> **Source excerpt**

————————

Who is Responsible for Product Defects? ~ The International Finance

Sunday, 23 March 2014

Who is Responsible for Product Defects?

Products liability represents a class of personal injuries. Specifically, these types of cases involve a person who is injured because of a defective product. An element associated with products liability cases, and associated personal injuries, is determining who bears responsibility for compensating the injured individuals. Spencer Farris, personal injury lawyer in Missouri, explains what and who is responsible for defective product cases. 

Manufacturer's Liability 

Commonly, the manufacturer of a defective product is financially responsible for injuries sustained to an individual because of the product's flaw. The liability or responsibility of the manufacturer for compensating an injured person typically arises for one of two possible reasons. (In some cases, both of these underlying factors are found to exist.)

First, a manufacturer becomes liable for injuries sustained to a person because of a problem that occurs in the manufacturing process itself. Second, a manufacturer becomes liable if there is a design defect in the product.

————————

> **Task input**
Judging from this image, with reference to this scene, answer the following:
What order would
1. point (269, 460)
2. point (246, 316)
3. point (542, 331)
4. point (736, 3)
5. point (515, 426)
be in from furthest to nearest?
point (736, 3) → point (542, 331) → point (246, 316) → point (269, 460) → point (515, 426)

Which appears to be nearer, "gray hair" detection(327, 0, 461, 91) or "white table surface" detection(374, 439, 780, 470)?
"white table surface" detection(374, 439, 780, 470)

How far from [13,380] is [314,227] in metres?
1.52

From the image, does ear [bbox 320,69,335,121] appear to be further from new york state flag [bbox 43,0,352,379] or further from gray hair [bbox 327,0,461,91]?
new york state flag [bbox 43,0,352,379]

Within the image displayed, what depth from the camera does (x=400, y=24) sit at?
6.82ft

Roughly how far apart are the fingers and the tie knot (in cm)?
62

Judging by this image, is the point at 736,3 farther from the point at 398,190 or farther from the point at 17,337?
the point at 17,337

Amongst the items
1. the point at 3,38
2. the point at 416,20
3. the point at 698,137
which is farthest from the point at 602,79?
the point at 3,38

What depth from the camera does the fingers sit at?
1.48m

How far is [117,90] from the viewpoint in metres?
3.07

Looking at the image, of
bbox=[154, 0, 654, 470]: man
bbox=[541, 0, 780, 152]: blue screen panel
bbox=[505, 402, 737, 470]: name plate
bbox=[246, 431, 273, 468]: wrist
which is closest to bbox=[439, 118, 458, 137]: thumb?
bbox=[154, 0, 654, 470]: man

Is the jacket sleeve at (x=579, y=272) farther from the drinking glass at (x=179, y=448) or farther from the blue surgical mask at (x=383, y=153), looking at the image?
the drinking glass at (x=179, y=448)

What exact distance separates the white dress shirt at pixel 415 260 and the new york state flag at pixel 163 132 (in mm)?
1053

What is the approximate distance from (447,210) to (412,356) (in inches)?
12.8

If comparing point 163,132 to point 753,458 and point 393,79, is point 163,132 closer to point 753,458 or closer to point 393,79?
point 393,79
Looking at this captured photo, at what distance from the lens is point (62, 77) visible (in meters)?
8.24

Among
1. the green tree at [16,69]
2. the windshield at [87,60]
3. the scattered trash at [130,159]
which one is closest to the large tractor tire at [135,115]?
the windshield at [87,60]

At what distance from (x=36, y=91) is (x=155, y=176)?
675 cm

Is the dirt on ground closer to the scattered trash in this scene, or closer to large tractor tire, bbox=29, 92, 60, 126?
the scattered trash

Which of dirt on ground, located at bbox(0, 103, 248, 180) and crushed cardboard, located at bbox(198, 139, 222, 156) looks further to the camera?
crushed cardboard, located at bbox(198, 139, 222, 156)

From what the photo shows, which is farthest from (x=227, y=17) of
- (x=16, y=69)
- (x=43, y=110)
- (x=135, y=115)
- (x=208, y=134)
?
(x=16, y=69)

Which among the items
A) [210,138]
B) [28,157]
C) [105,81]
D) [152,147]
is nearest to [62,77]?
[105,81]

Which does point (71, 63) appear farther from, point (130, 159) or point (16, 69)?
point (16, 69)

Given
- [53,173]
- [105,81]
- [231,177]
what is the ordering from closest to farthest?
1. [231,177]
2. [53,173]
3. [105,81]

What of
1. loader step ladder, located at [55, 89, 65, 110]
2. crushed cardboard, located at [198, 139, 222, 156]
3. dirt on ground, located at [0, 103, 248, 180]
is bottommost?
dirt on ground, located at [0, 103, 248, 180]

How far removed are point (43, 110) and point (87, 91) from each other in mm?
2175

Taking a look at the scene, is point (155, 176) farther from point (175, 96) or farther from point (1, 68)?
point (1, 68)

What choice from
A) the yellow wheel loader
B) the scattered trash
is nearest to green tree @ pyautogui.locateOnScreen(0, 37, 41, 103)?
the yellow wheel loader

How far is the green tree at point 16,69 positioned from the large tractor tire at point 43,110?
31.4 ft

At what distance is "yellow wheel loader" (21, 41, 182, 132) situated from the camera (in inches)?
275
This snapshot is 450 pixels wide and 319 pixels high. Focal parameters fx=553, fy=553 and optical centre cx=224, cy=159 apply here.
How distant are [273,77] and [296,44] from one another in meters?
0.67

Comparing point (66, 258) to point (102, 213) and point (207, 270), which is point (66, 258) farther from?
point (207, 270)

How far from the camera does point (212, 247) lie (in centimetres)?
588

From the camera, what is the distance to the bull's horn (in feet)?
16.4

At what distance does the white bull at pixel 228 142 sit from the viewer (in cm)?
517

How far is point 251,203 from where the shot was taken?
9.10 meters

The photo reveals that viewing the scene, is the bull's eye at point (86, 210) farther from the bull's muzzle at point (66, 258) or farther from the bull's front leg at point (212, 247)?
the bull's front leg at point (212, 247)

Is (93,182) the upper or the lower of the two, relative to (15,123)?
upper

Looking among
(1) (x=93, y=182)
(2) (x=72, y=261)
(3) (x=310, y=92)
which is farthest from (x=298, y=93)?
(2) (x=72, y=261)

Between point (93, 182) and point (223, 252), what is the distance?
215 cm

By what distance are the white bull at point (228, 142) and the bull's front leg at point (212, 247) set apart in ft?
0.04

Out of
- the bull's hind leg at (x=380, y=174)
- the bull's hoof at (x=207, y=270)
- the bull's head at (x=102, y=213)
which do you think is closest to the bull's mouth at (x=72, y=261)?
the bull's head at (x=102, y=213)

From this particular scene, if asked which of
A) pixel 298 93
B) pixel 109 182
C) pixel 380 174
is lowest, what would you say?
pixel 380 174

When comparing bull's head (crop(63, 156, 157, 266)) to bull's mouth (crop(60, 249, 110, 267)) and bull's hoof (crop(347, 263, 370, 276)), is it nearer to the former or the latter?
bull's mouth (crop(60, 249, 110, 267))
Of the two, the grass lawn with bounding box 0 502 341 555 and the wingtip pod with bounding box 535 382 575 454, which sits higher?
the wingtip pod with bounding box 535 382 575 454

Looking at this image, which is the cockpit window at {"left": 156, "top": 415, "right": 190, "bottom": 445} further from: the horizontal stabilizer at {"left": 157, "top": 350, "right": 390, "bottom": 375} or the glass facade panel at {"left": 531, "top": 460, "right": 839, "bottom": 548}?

————————

> **Stated exercise 1**
Show each line of the entries that contains the word "scene", matching its case exactly.
> **Stated exercise 2**
Carry the article on product defects forward from its last sentence.
The entries have no connection to the article on product defects.

> **Output 1**
Judging from this image, with reference to this scene, answer the following:
Is the dirt on ground closer to the scattered trash in this scene, or closer to large tractor tire, bbox=29, 92, 60, 126?
Taking a look at the scene, is point (155, 176) farther from point (175, 96) or farther from point (1, 68)?
The photo reveals that viewing the scene, is the bull's eye at point (86, 210) farther from the bull's muzzle at point (66, 258) or farther from the bull's front leg at point (212, 247)?
From this particular scene, if asked which of

> **Output 2**
Designers and Others Involved in the Product Creation Process

In this day and age, due to outsourcing and other considerations, elements of the design (and even manufacturing process) are not all undertaken under the umbrella of the actual product manufacturer. For example, another company many be engaged to actually design the product that proves to be defective, causing injuries.

If a design defect is determined to be the likely cause of a product related problem that causes injuries, the company (or individual, as the case may be) that designed the product will share in the liability or responsibility for the injuries. For example, if an "outside entity" designed the product that was manufactured by a different company, both enterprises potentially can be held responsible for the damages and injuries sustained as a result of the product defect.

Similarly, if a product includes individual parts manufactured by different companies that are assembled by another enterprise, the manufacturer of a specific part that proves to be defective, together with the entity that assembled the final product (like an automobile) can both be held responsible for injuries sustained arising from a defective product.

Retail Businesses

In some cases involving a defective product, a retailer that sold the item to a consumer can share in responsibility for any injuries sustained by that consumer. In other words, a consumer may be able to bring a claim or pursue a legal action against not only the manufacturer of the defective product by against the store or other retail entity that sold the product to that individual.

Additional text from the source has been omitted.